3.All waste materials, rubbish, plastic sample bags, abandoned equipment and temporary buildings being removed from the mining tenement prior to or at the termination of exploration program.

4.Unless the written approval of the Environmental Officer, DMP is first obtained, the use of drilling rigs, scrapers, graders, bulldozers, backhoes or other mechanised equipment for surface disturbance or the excavation of costeans is prohibited. Following approval, all topsoil being removed ahead of mining operations and separately stockpiled for replacement after backfilling and/or completion of operations.

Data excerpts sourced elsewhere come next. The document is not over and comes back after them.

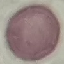
Result: no malaria parasites detected. Giemsa stain. Acquired by smartphone through the microscope eyepiece. Thin blood smear. Automatically extracted cell patch, resized to 64 × 64 pixels.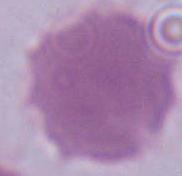

Photomicrograph. Captured at 1000x magnification. A red blood cell is shown.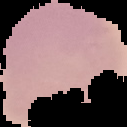

Summary:
  - Result: no malaria parasites seen
  - Image size: 127×127 pixels
  - Image type: cell region segmented out of the field of view; surrounding area masked to black
  - Preparation: thin blood filmDescribe the morphology of the erythrocytes.
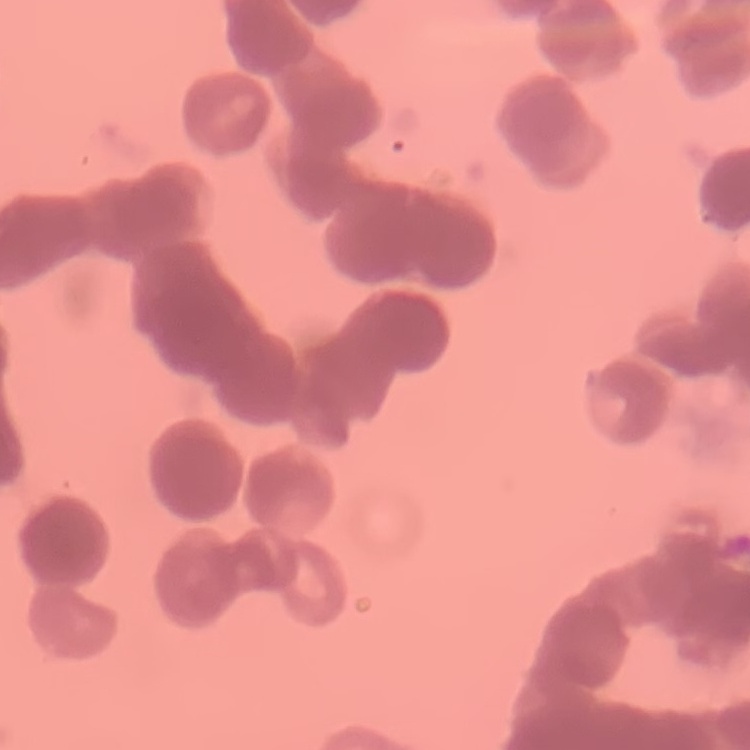
They show rouleaux formation.

Thin blood film. Square crop of a larger photomicrograph. Stained with either Field's or Giemsa.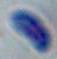
magnification = 1000x
modality = micrograph
identification = Toxoplasma gondii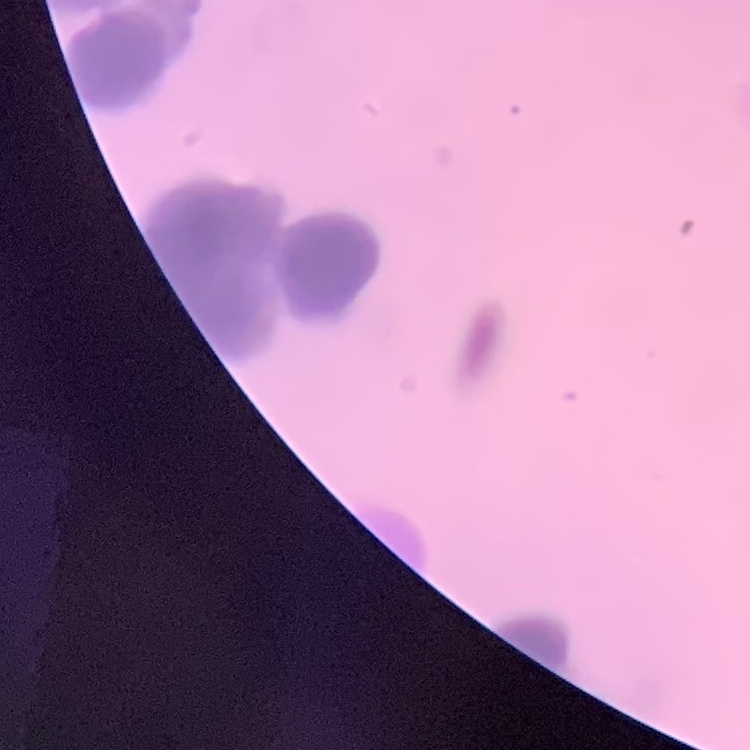

Summary:
  - Red blood cell morphology: rouleaux formation
  - Image type: square crop of a larger photomicrograph
  - Preparation: thin peripheral smear
  - Stain: Field's or Giemsa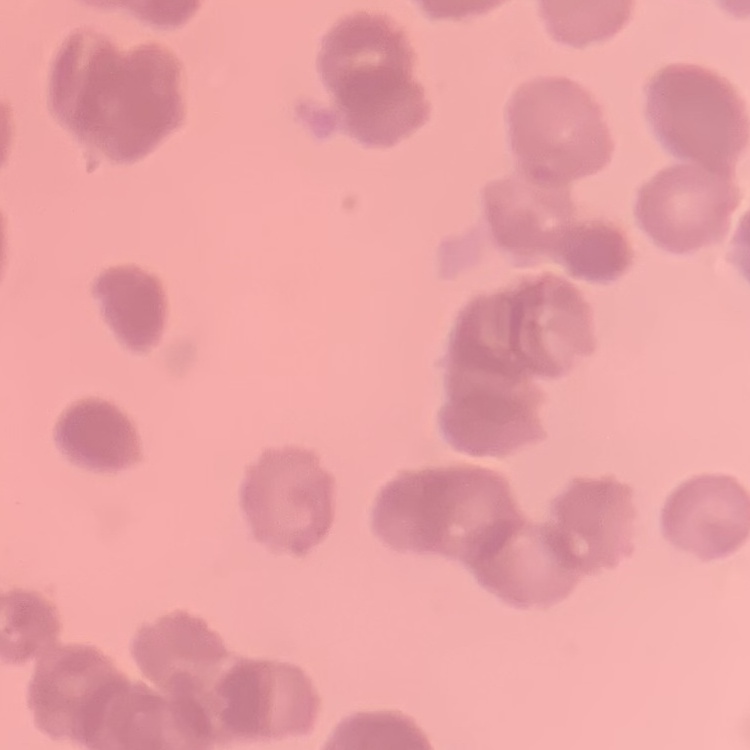
{
  "red_blood_cell_morphology": "rouleaux formation",
  "preparation": "thin peripheral smear",
  "image_type": "one tile cut from a larger photomicrograph",
  "stain": "Field's or Giemsa"
}Name the parasite shown.
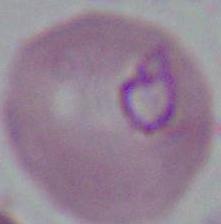

Plasmodium.

Micrograph. Captured at either 400x or 1000x magnification.Describe the morphology of the erythrocytes.
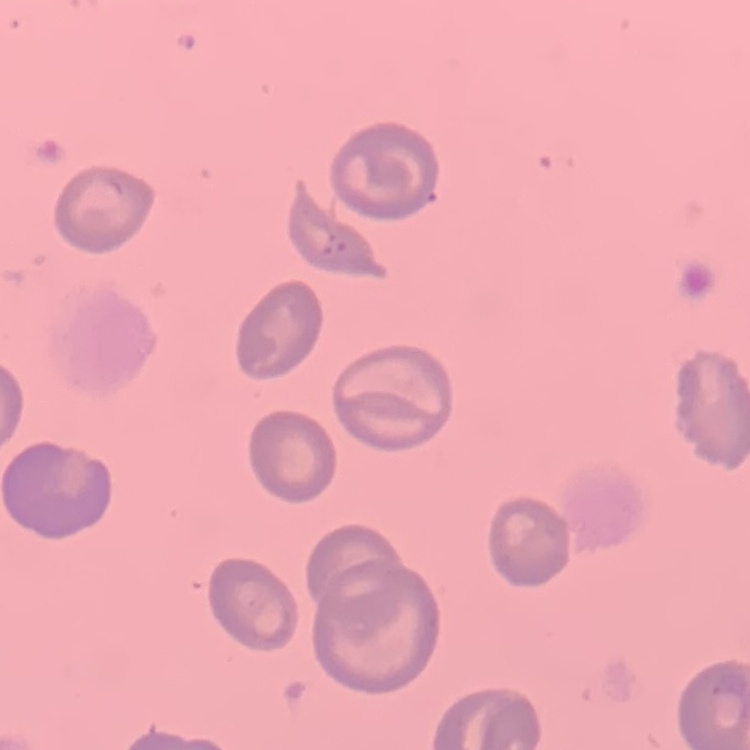

They show no rouleaux formation.

Thin blood smear. Field's or Giemsa stain. One tile cut from a larger photomicrograph.Classify this cell by malaria status.
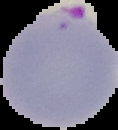
Parasitized.

preparation = thin blood film
image size = 118×130 pixels
image type = segmented cell region with the area outside set to black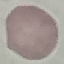

Result: no malaria parasites detected. Cell patch, automatically extracted from a larger field of view and resized to 64 × 64 pixels. Giemsa-stained preparation. Photographed with a smartphone camera at the microscope eyepiece. Thin blood film.Report the malaria status of this cell.
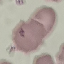
It is uninfected.

Thin blood smear. Cell patch, automatically extracted from a larger field of view and resized to 64 × 64 pixels. Photographed with a smartphone camera at the microscope eyepiece. Giemsa-stained preparation.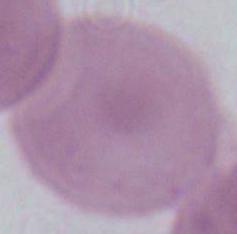

{
  "modality": "micrograph",
  "magnification": "1000x",
  "identification": "red blood cell"
}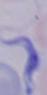

Micrograph. A trypanosome is seen. 1000x magnification.Assess this cell for malaria.
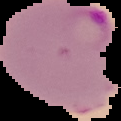

Parasitized.

Segmented cell region on a black background. Image is 121×121 pixels. From a thin blood smear.Assess this cell for malaria.
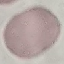
Uninfected.

stain: Giemsa
image_type: cell patch, automatically extracted from a larger field of view and resized to 64 × 64 pixels
preparation: thin blood smear
capture: smartphone through the microscope eyepieceAssess this cell for malaria.
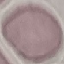
Uninfected.

Giemsa stain. Photographed with a smartphone camera at the microscope eyepiece. Automatically extracted cell patch, resized to 64 × 64 pixels. Thin blood film.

5.The Licensee notifying the holder of any underlying pastoral or grazing lease by telephone or in person, or by registered post if contact cannot be made, prior to undertaking airborne geophysical surveys or any ground disturbing activities utilising equipment such as scrapers, graders, bulldozers, backhoes, drilling rigs, water carting equipment or other mechanised equipment.

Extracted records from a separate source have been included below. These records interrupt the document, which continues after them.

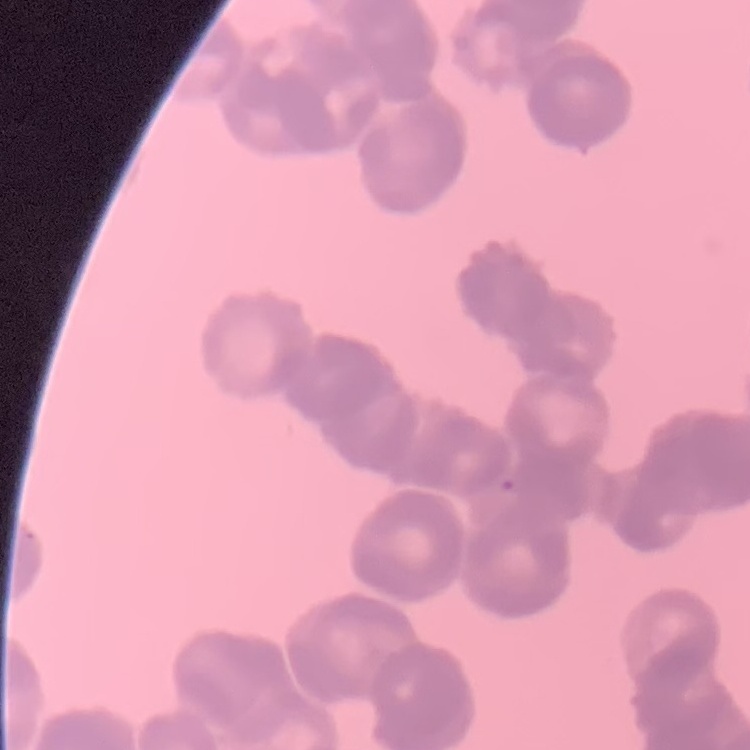

Summary:
  - Red blood cell morphology: rouleaux formation
  - Stain: Field's or Giemsa
  - Preparation: thin blood film
  - Image type: square crop of a larger photomicrographLocate every Plasmodium parasite.
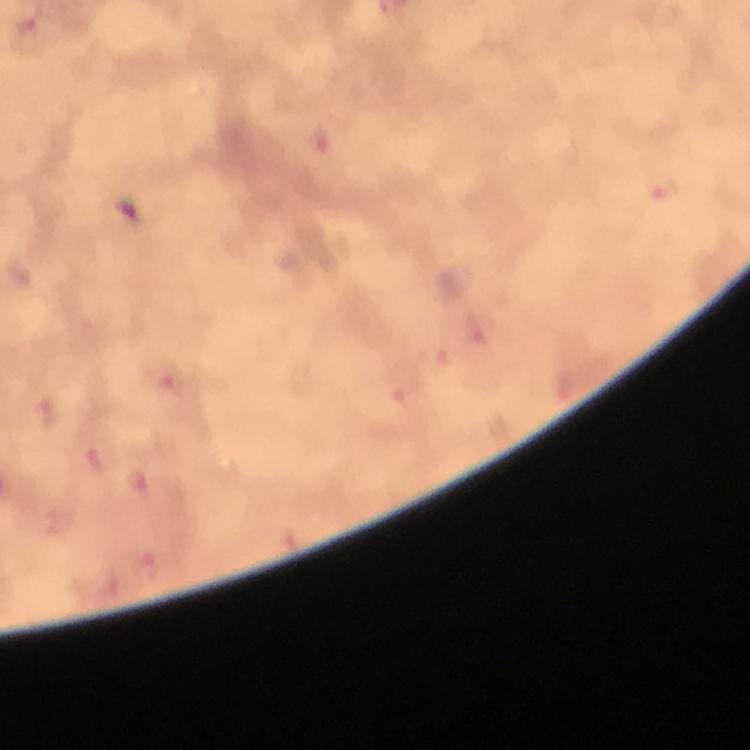

Approximate object centers, in pixels from the top-left corner.
Plasmodium parasites: (x=321, y=137), (x=661, y=187), (x=479, y=326), (x=171, y=380), (x=400, y=385), (x=48, y=412), (x=96, y=456), (x=138, y=483), (x=147, y=571).

Summary:
  - Immersion oil: applied
  - Capture: smartphone photograph through a microscope
  - Context: from a diagnostic examination for malaria
  - Stain: Giemsa
  - Preparation: thick blood film
  - Cropped from: a single field of view
  - Magnification: 100x
  - Image size: 750×750 pixels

6.The Licensee or transferee, as the case may be, shall within thirty (30) days of receiving written notification of:

a.the grant of the Licence; or

b.registration of a transfer introducing a new Licensee;

advise, by registered post, the holder of any underlying pastoral or grazing lease details of the grant or transfer.

Endorsements

1.The Licensee’s attention is drawn to the provisions of the Aboriginal Heritage Act 1972 and any related Regulations thereunder.

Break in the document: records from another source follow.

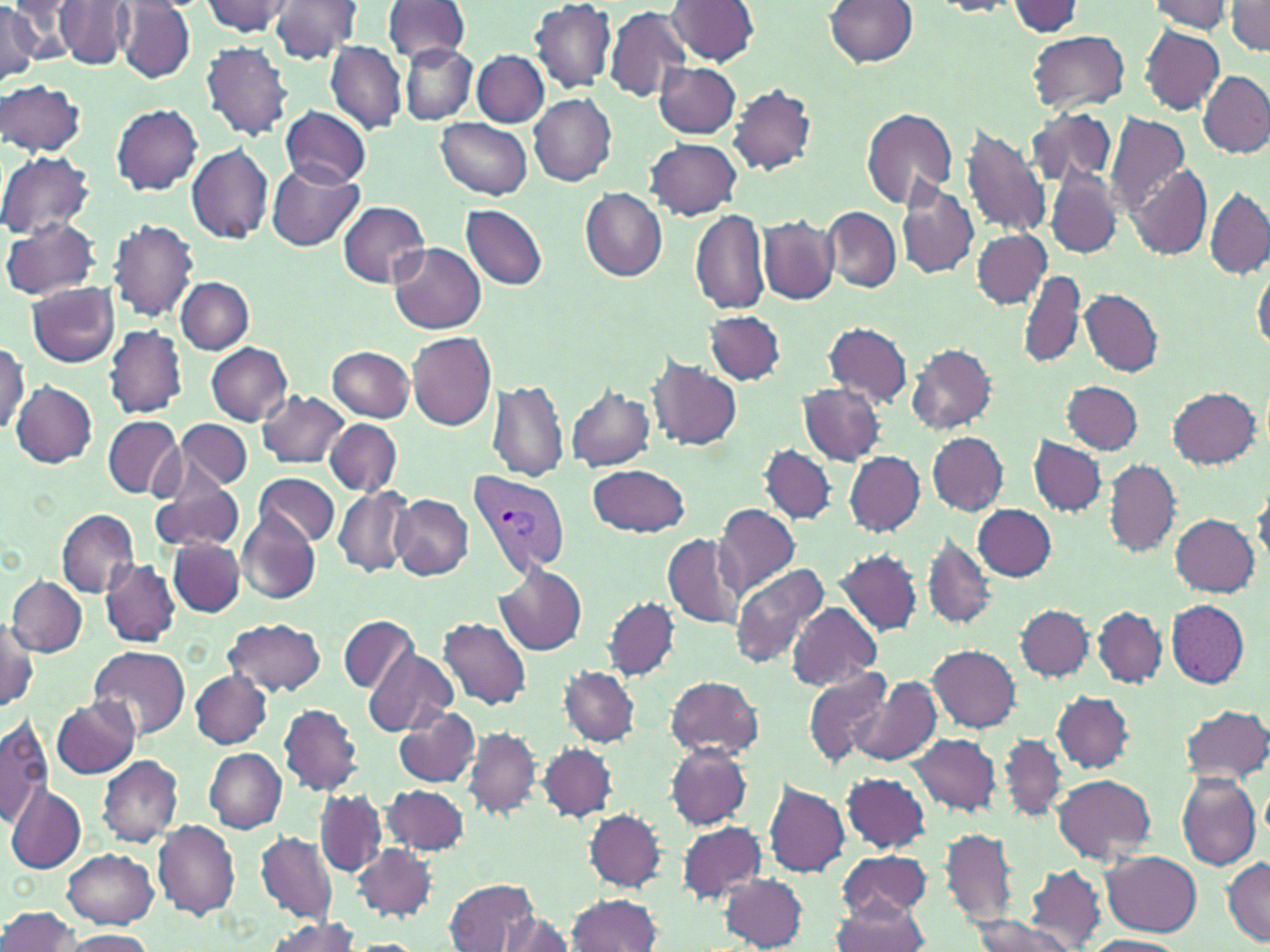

Summary:
  - Coordinate format: approximate bounding boxes as [x1, y1, x2, y2] in pixels
  - Plasmodium vivax-infected red blood cell locations: [467, 467, 571, 578]
  - Uninfected red blood cell locations: [7, 0, 79, 60], [202, 0, 293, 36], [268, 0, 362, 62], [383, 0, 470, 64], [531, 0, 616, 93], [667, 0, 758, 65], [824, 0, 917, 67], [1227, 0, 1270, 52], [932, 1, 1019, 16], [1147, 1, 1234, 34], [53, 2, 136, 70], [114, 2, 196, 84], [1008, 2, 1086, 38], [0, 3, 42, 81], [606, 7, 692, 103], [1139, 25, 1225, 113], [1026, 30, 1129, 113], [202, 41, 292, 140], [327, 41, 405, 132], [399, 42, 476, 124], [473, 50, 549, 127], [655, 62, 740, 138], [1199, 70, 1270, 158], [0, 80, 87, 157], [730, 83, 817, 175], [528, 93, 617, 185], [111, 103, 202, 195], [280, 106, 372, 189], [862, 107, 959, 209], [1025, 108, 1118, 188], [1105, 113, 1188, 219], [436, 117, 532, 198], [961, 123, 1051, 239], [646, 139, 741, 220], [186, 144, 274, 245], [0, 151, 93, 238], [268, 163, 364, 251], [1129, 165, 1210, 258], [1047, 167, 1123, 260], [896, 178, 980, 280], [580, 187, 667, 281], [1206, 187, 1270, 278], [338, 202, 430, 288], [462, 204, 547, 289], [822, 206, 901, 292], [689, 210, 771, 314], [758, 215, 839, 305], [3, 217, 102, 301], [109, 219, 198, 321], [973, 229, 1051, 308], [390, 242, 486, 334], [1253, 262, 1270, 355], [1019, 270, 1087, 370], [177, 276, 254, 354], [28, 283, 120, 367], [1079, 290, 1163, 377], [705, 311, 785, 386], [824, 322, 914, 406], [105, 326, 188, 418], [408, 331, 496, 432], [0, 340, 28, 438], [907, 342, 999, 435], [207, 343, 293, 425], [328, 346, 414, 421], [647, 357, 742, 451], [488, 379, 568, 482], [11, 380, 97, 468], [1062, 380, 1143, 454], [798, 382, 884, 465], [566, 383, 656, 472], [1167, 385, 1262, 468], [258, 391, 349, 468], [103, 416, 183, 498], [325, 418, 401, 496], [177, 420, 253, 491], [928, 432, 1008, 515], [1029, 436, 1106, 516], [758, 443, 838, 525], [846, 452, 924, 537], [1103, 460, 1182, 557], [587, 463, 691, 538], [253, 471, 339, 548], [148, 479, 247, 554], [334, 487, 413, 577], [392, 495, 474, 579], [714, 504, 800, 597], [975, 505, 1057, 581], [57, 509, 139, 596], [1169, 513, 1259, 596], [237, 515, 320, 604], [921, 533, 997, 630], [661, 534, 745, 628], [168, 538, 245, 616], [833, 549, 923, 637], [100, 557, 180, 648], [730, 563, 831, 669], [494, 564, 589, 656], [7, 575, 86, 656], [603, 596, 678, 680], [1167, 601, 1250, 687], [787, 603, 881, 691], [1015, 603, 1095, 682], [1093, 605, 1166, 688], [341, 615, 418, 693], [438, 616, 531, 709], [1, 618, 39, 713], [224, 618, 326, 696], [88, 645, 189, 740], [929, 645, 1020, 732], [363, 648, 457, 735], [561, 666, 640, 746], [803, 666, 895, 767], [190, 669, 272, 748], [665, 674, 763, 760], [847, 677, 941, 768], [1052, 691, 1133, 772], [51, 697, 140, 777], [1180, 703, 1270, 784], [279, 704, 362, 795], [393, 707, 481, 787], [0, 717, 53, 827], [464, 724, 541, 820], [907, 732, 1002, 816], [998, 733, 1067, 822], [538, 741, 618, 822], [665, 744, 755, 830], [205, 749, 286, 832], [97, 756, 184, 846], [843, 772, 930, 853], [1175, 772, 1261, 870], [1052, 773, 1155, 862], [764, 780, 850, 877], [5, 783, 85, 874], [383, 785, 469, 854], [314, 789, 388, 877], [584, 809, 665, 891], [152, 819, 240, 919], [674, 821, 768, 903], [941, 827, 1019, 927], [252, 830, 339, 925], [351, 843, 437, 919], [63, 849, 159, 929], [838, 849, 931, 923], [1101, 852, 1202, 936], [1221, 854, 1270, 945], [1025, 865, 1106, 949], [719, 874, 809, 950], [446, 878, 540, 952], [565, 894, 663, 951], [833, 899, 929, 952], [0, 906, 79, 952], [500, 912, 574, 951], [969, 915, 1079, 952], [263, 919, 360, 951], [58, 929, 155, 951], [1082, 935, 1184, 952], [354, 938, 421, 951]
  - Slide-level diagnosis: Plasmodium vivax
  - Modality: optical microscopy
  - Stain: May-Grünwald-Giemsa
  - Image size: 1270×952 pixels
  - Magnification: 1000x
  - Preparation: thin blood smear
  - Field of view: single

2.The Licensee’s attention is drawn to the Environmental Protection Act 1986 and the Environmental Protection (Clearing of Native Vegetation) Regulations 2004, which provides for the protection of all native vegetation from damage unless prior permission is obtained.

In respect to Water Resource Management Areas (WRMA) the following endorsements apply:

3.The Licensee’s attention is drawn to the provisions of the:

·Water Conservation Act, 1976

·Rights in Water and Irrigation Act, 1914

·Metropolitan Water Supply, Sewerage and Drainage Act, 1909

·Country Areas Water Supply Act, 1947

·Water Agencies (Powers) Act 1984

·Water Resources Legislation Amendment Act 2007

4.The rights of ingress to and egress from the mining tenement being at all reasonable times preserved to officers of Department of Water (DoW) for inspection and investigation purposes.

5.The storage and disposal of petroleum hydrocarbons, chemicals and potentially hazardous substances being in accordance with the current published version of the DoWs relevant Water Quality Protection Notes and Guidelines for mining and mineral processing.

In respect to Artesian (confined) Aquifers and Wells the following endorsement applies:

6.The abstraction of groundwater from an artesian well and the construction, enlargement, deepening or altering of any artesian well is prohibited unless a current licence for these activities has been issued by DoW.

In respect to Waterways the following endorsement applies:

7.Advice shall be sought from the DoW if proposing any exploration within a defined waterway and within a lateral distance of:

·50 metres from the outer-most water dependent vegetation of any perennial waterway; and

·30 metres from the outer-most water dependent vegetation of any seasonal waterway.

In respect to Proclaimed Surface Water Areas (Fitzroy River and Tributaries) the following endorsements apply:

8.The abstraction of surface water from any watercourse is prohibited unless a current licence to take surface water has been issued by the DoW.

9.All activities to be undertaken with minimal disturbance to riparian vegetation.

10.No exploration being carried out that may disrupt the natural flow of any waterway unless in accordance with a current licence to take surface water or permit to obstruct or interfere with beds or banks issued by the DoW.

11.Advice shall be sought from the DoW and the relevant service provider if proposing exploration being carried out in an existing or designated future irrigation area, or within 50 metres of an irrigation channel, drain or waterway.

In respect to Proclaimed Ground Water Areas (Canning-Kimberley) the following endorsement applies:

12.The abstraction of groundwater is prohibited unless a current licence to construct/alter a well and a licence to take groundwater has been issued by the DoW.

13.The Licensee’s attention is drawn to provisions of the Aboriginal Heritage Act 1972 and any regulations thereunder.